La Catedral Metropolitana de la Ciudad de México ha iniciado un meticuloso proceso de limpieza de su imponente Altar de los Reyes, una obra cumbre del barroco virreinal. Este proyecto, que busca salvaguardar su valor cultural y espiritual, cuenta con el respaldo de la iniciativa privada, liderada por Farmacias Similares y su fundador, Víctor González Torres, “Dr. Simi”, y su hijo Víctor González Herrera.
Las obras fueron bendecidas en una ceremonia eucarística el 1 de febrero. El Padre José Antonio Carballo García, rector de la Catedral, agradeció el apoyo, destacando la importancia de esta colaboración para el vasto patrimonio histórico y religioso de la capital mexicana.
**Un Desafío Artístico y Logístico**
El Altar de los Reyes, o Retablo de los Reyes, se eleva 25 metros. Esta monumental obra de 300 años, del escultor español Jerónimo de Balbás, introdujo el estilo churrigueresco en la Nueva España, una vertiente barroca de exuberante decoración y profusión de detalles, lo que la convierte en un desafío para cualquier intervención.
El P. Carballo García explicó que, pese a una restauración en 2004, una limpieza profunda era indispensable para mantener su esplendor. “Es un trabajo muy minucioso y difícil”, señaló. La intrincada ornamentación, las diversas profundidades y las múltiples texturas del churrigueresco exigen un equipo altamente especializado y un andamiaje único, diseñado específicamente para acceder a cada rincón sin comprometer la obra, preservando la delicadeza de la madera dorada, esculturas y lienzos.
**Iconografía y Simbolismo del Retablo**
Consagrado en 1737, el Altar de los Reyes es una rica expresión de fe y arte. Su diseño incorpora esculturas de santos reyes y reinas católicos, simbolizando la unión entre la monarquía terrenal y la celestial. Al centro, la pintura “La Adoración de los Reyes” del artista novohispano Juan Rodríguez Juárez, muestra a los Reyes Magos rindiendo homenaje al Niño Jesús. Coronando la pieza, “La Asunción de María” honra a la patrona de la Catedral Metropolitana y simboliza la culminación de la vida terrenal hacia lo divino. Este conjunto no solo narra pasajes bíblicos, sino que también glorifica la misión evangelizadora de la Iglesia.
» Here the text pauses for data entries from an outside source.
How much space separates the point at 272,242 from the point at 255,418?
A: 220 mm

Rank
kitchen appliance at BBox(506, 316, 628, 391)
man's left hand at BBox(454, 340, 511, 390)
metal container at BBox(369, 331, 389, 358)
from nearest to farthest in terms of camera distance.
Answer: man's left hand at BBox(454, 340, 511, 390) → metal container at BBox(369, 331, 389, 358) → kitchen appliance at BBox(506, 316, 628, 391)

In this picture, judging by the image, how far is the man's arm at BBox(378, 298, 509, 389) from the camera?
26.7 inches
**La Conservación como Legado Generacional**
El P. Carballo García enfatizó que esta limpieza es una responsabilidad generacional. “Busca atender el patrimonio espiritual que hemos heredado y que muchas generaciones han conservado”, afirmó. Recordó que templos como la Catedral, cuya construcción inició hace aproximadamente 450 años, fueron concebidos para perdurar, pensando en la “Iglesia que se prolonga a través de los siglos” y las futuras generaciones. “Hoy nos toca a nosotros conservar esto que han puesto en nuestras manos”, reiteró.
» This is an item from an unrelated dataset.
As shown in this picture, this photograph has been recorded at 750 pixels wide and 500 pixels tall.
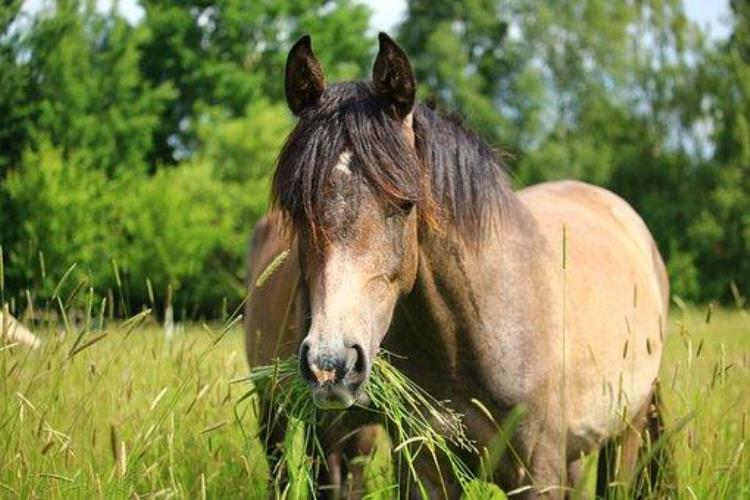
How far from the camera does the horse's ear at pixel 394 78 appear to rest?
10.3 feet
**La Fe y Generosidad del “Dr. Simi”**
La financiación de Farmacias Similares surge de una profunda convicción personal. El rector relató que Víctor González Torres, “Dr. Simi”, durante un Año Jubilar, visitó la Catedral con su equipo en Misa de Pascua. Al contemplar el Altar de los Reyes, expresó la necesidad de su limpieza. “Lo asume en esa situación de fe y de hacer el bien. Porque a la base de Don Víctor está la vida de la fe”, explicó el sacerdote, subrayando que esta generosidad está cimentada en sus creencias.
González Torres ha demostrado previamente su compromiso religioso. El P. Carballo García recordó que el “Dr. Simi” y Farmacias Similares también impulsaron la visita de las reliquias de San Judas Tadeo por el país, fortaleciendo la devoción popular.
**La Catedral: Un Espacio Vivo de Fe, No Solo un Museo**
El rector concluyó que la Catedral Metropolitana es un espacio de culto activo, no solo un museo. “Está abierta siempre y se tiene Misa todos los días”, afirmó. Es un edificio donde “se busca la vida eterna, es decir, se busca el reino de Dios, evoca el reino de Dios”. Para ilustrar esta distinción, el P. Carballo ofreció un ejemplo elocuente: “Nunca va a ser lo mismo cantar el Gloria de Vivaldi como parte de una Misa que como parte de una sala de conciertos”. Esta labor de limpieza y conservación, entonces, no solo embellece una obra de arte, sino que reafirma el propósito trascendente de la Catedral como corazón espiritual de México.